If you have not read the first part of this series you may want to do so by visiting “J. Gresham Machen, France 1918.”

After landing at the dock in France following a long and uneventful journey, Machen was escorted along with his travelling companions by a YMCA man on a night train to Paris. Lodging was obtained by him in a small hotel in a quiet neighborhood near the Etoile, and then for a few days he attended orientation sessions at the YMCA headquarters. When he was interviewed by an administrator regarding the work he would like to do, Machen the minister expressed his desire to work with the soldiers at the front, but he was instead assigned to work as a hut secretary. The American and French branches of the YMCA were cooperating to operate “Foyers de Soldats” which were places where soldiers could buy snacks, tobacco products, and beverages while participating in card games, music, and sports activities. Even though it was not what he preferred, Machen commented, “It is a glorious chance, it seems to me, humble as the functions of the secretary might be to some people.”

Secretary Machen was not able to immediately travel to his assignment because of delays caused by wayward military paperwork. He remained in Paris for over two weeks, but he did not let the time go wasted. Study of the French language and enjoyment of Paris itself filled his time. Paris seemed unphased by the war even though it was not that far away. Occasionally in the city aircraft were seen and troops on leave wandered the streets, but generally speaking, Paris was still Paris. Machen moved out of the hotel after a short stay and rented a room from the widow of a Protestant pastor. Because he was diligently studying French, the new residence offered a golden opportunity to converse and practice. He honed his French as he dined with widow Lalot, visited local sites, conversed with Parisians, and attended theater performances.
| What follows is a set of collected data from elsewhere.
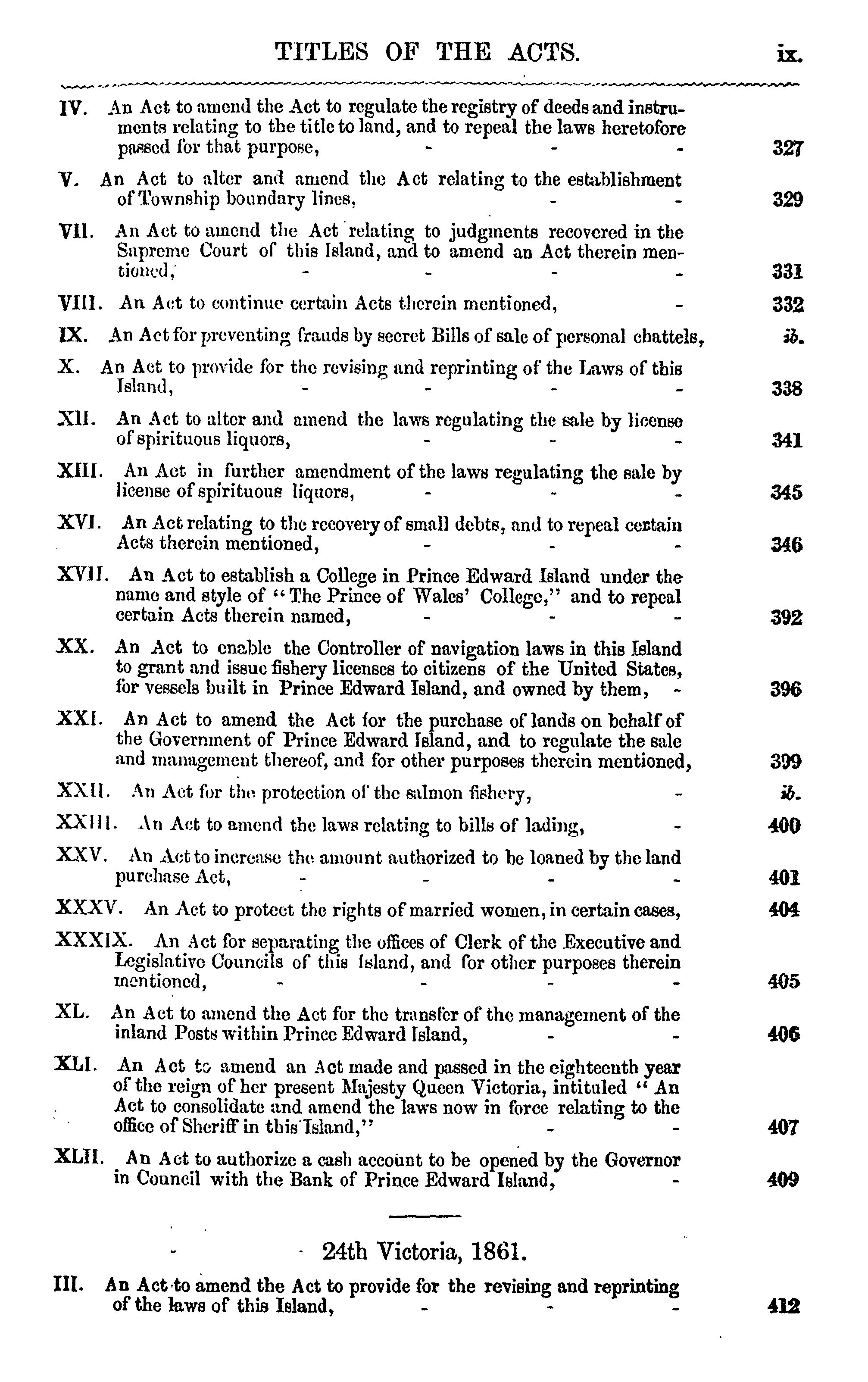 TITLES OF THE ACTS. ix.

IV. An Act to amend the Act to regulate the registry of deeds and instruments relating to the title to land, and to repeal the laws heretofore passed for that purpose, - - - 327

V. An Act to alter and amend the Act relating to the establishment of Township boundary lines, - - 329

VII. An Act to amend the Act relating to judgments recovered in the Supreme Court of this Island, and to amend an Act therein mentioned, - - - - 331

VIII. An Act to continue certain Acts therein mentioned, - 332

IX. An Act for preventing frauds by secret Bills of sale of personal chattels, ib.

X. An Act to provide for the revising and reprinting of the Laws of this Island, - - - - 338

XII. An Act to alter and amend the laws regulating the sale by license of spirituous liquors, - - - 341

XIII. An Act in further amendment of the laws regulating the sale by license of spirituous liquors, - - - 345

XVI. An Act relating to the recovery of small debts, and to repeal certain Acts therein mentioned, - - - 346

XVII. An Act to establish a College in Prince Edward Island under the name and style of "The Prince of Wales' College," and to repeal certain Acts therein named, - - - 392

XX. An Act to enable the Controller of navigation laws in this Island to grant and issue fishery licenses to citizens of the United States, for vessels built in Prince Edward Island, and owned by them, - 396

XXI. An Act to amend the Act for the purchase of lands on behalf of the Government of Prince Edward Island, and to regulate the sale and management thereof, and for other purposes therein mentioned, 399

XXII. An Act for the protection of the salmon fishery, - ib.

XXIII. An Act to amend the laws relating to bills of lading, - 400

XXV. An Act to increase the amount authorized to be loaned by the land purchase Act, - - - - 401

XXXV. An Act to protect the rights of married women, in certain cases, 404

XXXIX. An Act for separating the offices of Clerk of the Executive and Legislative Councils of this Island, and for other purposes therein mentioned, - - - - 405

XL. An Act to amend the Act for the transfer of the management of the inland Posts within Prince Edward Island, - - 406

XLI. An Act to amend an Act made and passed in the eighteenth year of the reign of her present Majesty Queen Victoria, intituled "An Act to consolidate and amend the laws now in force relating to the office of Sheriff in this Island," - - 407

XLII. An Act to authorize a cash account to be opened by the Governor in Council with the Bank of Prince Edward Island, - 409

24th Victoria, 1861.

III. An Act to amend the Act to provide for the revising and reprinting of the laws of this Island, - - - 412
Over two weeks after he learned what his assignment would be, Machen finally went to his hut and began working with a French colleague name Pia. Machen’s part of the operation was to run the snack bar. The reality of war had confronted him when he left Paris and travelled through the countryside to his post. All along the way he had seen bombed-out buildings, shell craters, damaged artillery, and the general debris of war. Due to the constant threat of a chemical gas attack, Machen, like everyone else at the front, had a gas mask for an annoying appendage on his belt, but it was an absolutely necessary companion. As his work in the hut continued, Machen commented that “one day is very much like another” and when troops visited the hut his number of work hours could extend from dawn to well past dusk. Added to other difficulties he faced was a shortage of sugar and chocolate which were needed to make hot chocolate for the soldiers. The spring of 1918 in the region was a particularly cold and wet one, so anything hot to drink was in high demand.

After having experienced the war with its destruction and tragedies for about a month, Machen expressed his plan to become an advocate for peace when the war ended.

If this war is ever concluded in a really satisfactory way, I am going to be an active worker for peace.  And the kind of work that I believe might really be effective is the work of moral education in all the languages of the world.  War is righteous when it is conducted as in France for the delivery of women and children and the repelling of an invader.  But how any human being can have the heart or the absence of heart to continue this war for one moment merely for conquest reveals to my mind as nothing else in the world the abyss of sin.

As Machen viewed the pervasive devastation, he, as a Christian minister, hoped for future peace and the end of war. He found personal comfort and reassurance particularly in the book of Psalms. Often in the letters sent home he mentioned the importance of the psalms and their particular relevance to times of war.

In the middle of March, he was transferred to another post which was about ten miles from the location of the first hut. It was a larger and more substantial building in a more bustling area than his first hut. The village itself was in shambles due to its having been destroyed by the French when they bombarded it to end a two-year occupation by the Germans. Machen’s new assignment was much like the old one in that he continued to make hot chocolate as he could despite intermittent difficulty obtaining the ingredients.

One hundred years ago today, March 28, in a letter to his brother Arly, he commented that what would make him most happy would be two-hundred kilos (440 pounds) of sweet chocolate. The shortages were exacerbated by the large crowds of soldiers that came to the hut for refreshments, and because the hut was located by a busy road resulting in travelers stopping for snacks and refreshments.